A gasholder house is a type of structure that was used to surround an iron gas holder, also known as a gasometer, in which coal gas was stored until it was needed. There are approximately a dozen of these structures—most constructed of brick in the latter-half of the 19th century—that still stand in the United States. Some examples still stand in Europe as well.

==Description==

Before the 1870s, most iron gasholders were constructed without a building structure, but following practices already common in New England, gasholders houses were adopted in New York. Additionally, gasholder houses were constructed in England as early as 1825, although the mild climate made them less of an advantage.

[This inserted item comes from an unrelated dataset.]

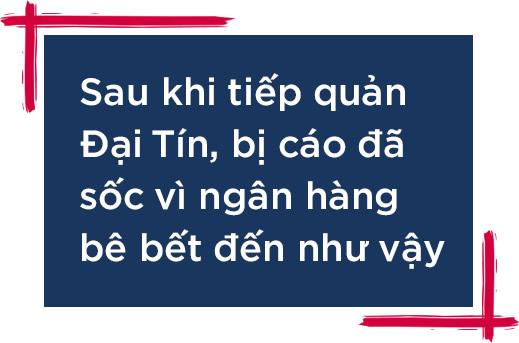 Phạm Công Danh: Ông chủ ngân hàng nhưng không làm ngân hàng - Ảnh 3.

Gasholder houses were built to protect the iron gas holder from the elements, and enabled it to be built from thinner plates. A gasholder house provided a number of advantages:
- Provides a way to withstand the wind, and the forces on the thinner iron gasholder.
- Avoids snow loads on the top of the holder, and icing of the guides that controlled the vertical movement of the gasholder.
- Prevented the freezing of water in the pit around the gasholder that provides the seal to the gasholder, thus preventing the loss of gas.
- There is also some belief that a gasholder house allayed fears about explosion from the stored gas.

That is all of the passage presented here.